Die Analyse von Machtasymmetrien und die darauf aufbauende Funktionsbestimmung von Datenschutz ist deutlich plausibler als der von Rost als Beschwörungsformel identifizierte Schutzzweck der informationellen Selbstbestimmung. (»„Informationelle Selbstbestimmung“ ist psychologisch oder soziologisch jedoch eine rätselhafte Vorstellung, die mit empirischen Ansprüchen an eine Deckung des Gesagten schlichter Unsinn ist.«) Mit dieser Analyse können Datenschutzbeauftragte ihre Rolle in der Praxis klären – sie kann aber auch als Kritikfolie für die Gestaltung von Organisationen, Politik und Recht dienen, um die eigene inhärente latente Übergriffigkeit kritisch zu reflektieren. Gerade in der kirchlichen Gesetzgebung wäre das dringend nötig.

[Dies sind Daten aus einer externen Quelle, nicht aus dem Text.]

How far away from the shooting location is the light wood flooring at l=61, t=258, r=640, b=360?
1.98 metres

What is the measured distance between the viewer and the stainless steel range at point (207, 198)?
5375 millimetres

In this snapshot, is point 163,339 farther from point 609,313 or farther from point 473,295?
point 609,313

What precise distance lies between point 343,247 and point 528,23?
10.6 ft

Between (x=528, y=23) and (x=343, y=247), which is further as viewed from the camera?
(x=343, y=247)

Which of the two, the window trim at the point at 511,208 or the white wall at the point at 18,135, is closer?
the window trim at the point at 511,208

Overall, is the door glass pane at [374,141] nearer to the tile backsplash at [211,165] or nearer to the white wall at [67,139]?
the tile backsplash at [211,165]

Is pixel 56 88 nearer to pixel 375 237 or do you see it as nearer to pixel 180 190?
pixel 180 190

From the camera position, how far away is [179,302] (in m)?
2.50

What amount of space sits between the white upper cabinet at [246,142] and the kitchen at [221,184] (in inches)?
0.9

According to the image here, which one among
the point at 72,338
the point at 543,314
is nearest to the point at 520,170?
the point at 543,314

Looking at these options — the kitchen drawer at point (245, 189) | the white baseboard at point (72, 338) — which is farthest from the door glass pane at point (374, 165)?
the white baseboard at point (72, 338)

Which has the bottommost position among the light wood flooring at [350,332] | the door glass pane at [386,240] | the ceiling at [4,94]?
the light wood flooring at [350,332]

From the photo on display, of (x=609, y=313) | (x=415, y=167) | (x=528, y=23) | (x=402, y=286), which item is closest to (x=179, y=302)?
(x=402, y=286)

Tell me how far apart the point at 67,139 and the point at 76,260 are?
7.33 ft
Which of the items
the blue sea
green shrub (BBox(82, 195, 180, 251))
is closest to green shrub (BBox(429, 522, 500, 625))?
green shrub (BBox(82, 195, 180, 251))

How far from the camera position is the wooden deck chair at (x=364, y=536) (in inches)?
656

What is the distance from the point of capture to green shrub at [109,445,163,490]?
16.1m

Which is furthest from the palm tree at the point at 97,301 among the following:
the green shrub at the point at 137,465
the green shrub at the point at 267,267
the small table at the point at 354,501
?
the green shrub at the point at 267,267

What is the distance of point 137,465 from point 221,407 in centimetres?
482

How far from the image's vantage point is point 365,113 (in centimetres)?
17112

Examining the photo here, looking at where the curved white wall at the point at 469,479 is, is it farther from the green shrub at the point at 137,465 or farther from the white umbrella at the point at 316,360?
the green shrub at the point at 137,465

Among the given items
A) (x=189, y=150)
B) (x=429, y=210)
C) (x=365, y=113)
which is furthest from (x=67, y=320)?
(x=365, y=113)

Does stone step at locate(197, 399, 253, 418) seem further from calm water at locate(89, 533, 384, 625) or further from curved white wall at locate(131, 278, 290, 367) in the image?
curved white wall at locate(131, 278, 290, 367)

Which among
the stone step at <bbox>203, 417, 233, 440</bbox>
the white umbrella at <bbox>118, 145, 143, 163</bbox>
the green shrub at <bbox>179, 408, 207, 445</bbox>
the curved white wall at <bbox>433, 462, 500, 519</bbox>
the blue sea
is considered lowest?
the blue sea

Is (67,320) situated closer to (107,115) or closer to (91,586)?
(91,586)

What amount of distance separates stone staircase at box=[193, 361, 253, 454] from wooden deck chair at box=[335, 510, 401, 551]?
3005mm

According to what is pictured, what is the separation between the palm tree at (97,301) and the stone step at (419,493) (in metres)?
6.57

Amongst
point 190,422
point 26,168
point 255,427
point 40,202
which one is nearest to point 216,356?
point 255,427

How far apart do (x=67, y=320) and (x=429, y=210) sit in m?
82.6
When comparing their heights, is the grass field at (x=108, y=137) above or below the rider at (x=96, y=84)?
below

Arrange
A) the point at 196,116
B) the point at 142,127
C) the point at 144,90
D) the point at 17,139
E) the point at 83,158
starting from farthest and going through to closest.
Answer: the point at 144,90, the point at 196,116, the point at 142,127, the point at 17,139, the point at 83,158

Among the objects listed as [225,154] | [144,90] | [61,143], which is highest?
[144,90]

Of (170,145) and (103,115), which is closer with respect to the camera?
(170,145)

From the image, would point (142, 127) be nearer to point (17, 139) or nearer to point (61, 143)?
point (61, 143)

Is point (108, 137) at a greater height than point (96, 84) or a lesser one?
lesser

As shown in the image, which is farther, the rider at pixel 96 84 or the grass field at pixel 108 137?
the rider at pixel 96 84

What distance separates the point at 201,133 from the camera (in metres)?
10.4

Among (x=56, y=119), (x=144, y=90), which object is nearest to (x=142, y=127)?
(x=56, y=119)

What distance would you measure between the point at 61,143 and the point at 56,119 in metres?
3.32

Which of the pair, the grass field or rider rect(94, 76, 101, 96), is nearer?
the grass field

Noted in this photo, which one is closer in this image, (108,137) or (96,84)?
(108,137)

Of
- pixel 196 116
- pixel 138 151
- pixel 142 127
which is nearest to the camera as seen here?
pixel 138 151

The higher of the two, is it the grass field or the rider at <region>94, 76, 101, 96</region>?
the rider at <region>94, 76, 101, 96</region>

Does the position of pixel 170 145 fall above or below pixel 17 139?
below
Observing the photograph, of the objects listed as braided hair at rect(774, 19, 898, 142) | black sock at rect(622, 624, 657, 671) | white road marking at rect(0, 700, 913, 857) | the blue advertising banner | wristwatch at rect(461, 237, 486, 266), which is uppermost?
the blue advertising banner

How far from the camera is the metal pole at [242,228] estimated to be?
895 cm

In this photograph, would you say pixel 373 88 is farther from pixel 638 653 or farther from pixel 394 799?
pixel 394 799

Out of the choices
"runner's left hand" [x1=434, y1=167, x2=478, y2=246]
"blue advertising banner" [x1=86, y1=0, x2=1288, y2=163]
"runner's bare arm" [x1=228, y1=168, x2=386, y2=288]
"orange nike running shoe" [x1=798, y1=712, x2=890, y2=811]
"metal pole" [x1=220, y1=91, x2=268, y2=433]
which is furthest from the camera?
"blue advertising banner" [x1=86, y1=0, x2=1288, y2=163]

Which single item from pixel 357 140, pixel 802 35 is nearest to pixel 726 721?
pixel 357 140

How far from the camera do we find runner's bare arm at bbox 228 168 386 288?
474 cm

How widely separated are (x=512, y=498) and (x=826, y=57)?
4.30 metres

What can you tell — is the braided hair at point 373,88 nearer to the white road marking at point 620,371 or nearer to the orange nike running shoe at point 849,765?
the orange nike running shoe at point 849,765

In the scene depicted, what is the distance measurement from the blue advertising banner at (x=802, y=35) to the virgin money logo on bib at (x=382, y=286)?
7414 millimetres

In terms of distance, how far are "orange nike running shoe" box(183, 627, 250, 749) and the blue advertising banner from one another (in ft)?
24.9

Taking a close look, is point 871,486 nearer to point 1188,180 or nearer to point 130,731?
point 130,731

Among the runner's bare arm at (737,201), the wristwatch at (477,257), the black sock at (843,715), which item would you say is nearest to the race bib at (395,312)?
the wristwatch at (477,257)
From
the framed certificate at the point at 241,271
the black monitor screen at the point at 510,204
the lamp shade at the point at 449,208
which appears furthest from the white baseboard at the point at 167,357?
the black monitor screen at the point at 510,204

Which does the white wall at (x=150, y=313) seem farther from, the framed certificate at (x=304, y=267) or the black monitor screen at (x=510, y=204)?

Rost selbst verweist darauf, dass Datenschutz komplex ist und kleine Organisationen überfordern kann. Am Beispiel von Praxen sieht er neben der von ihm als unbequem bezeichneten Möglichkeit einer politisch festgelegten organisatorischen Mindestgröße Berufsverbände in der Pflicht »anstatt gegen den Datenschutz zu lobbyieren für Ihre Mitglieder Serviceleistungen wie eine DSFA für einen rechtlich und operativ gesicherten Praxisbetrieb zu erbringen«. Das ist nachvollziehbar, aber unbefriedigend: Datenschutzmanagement für kleine und kleinste Unternehmen und vor allem für Vereine handhabbar zu machen, bleibt ein Desiderat, das eine Einführung dieser Tiefe nicht leisten kann.

Martin Rost: Das Standard-Datenschutzmodell (SDM) – Einführung, Hintergründe und Kontexte zum Erreichen der Gewährleistungsziele, Springer Vieweg 2022, xi, 224 S., 59,99 Euro.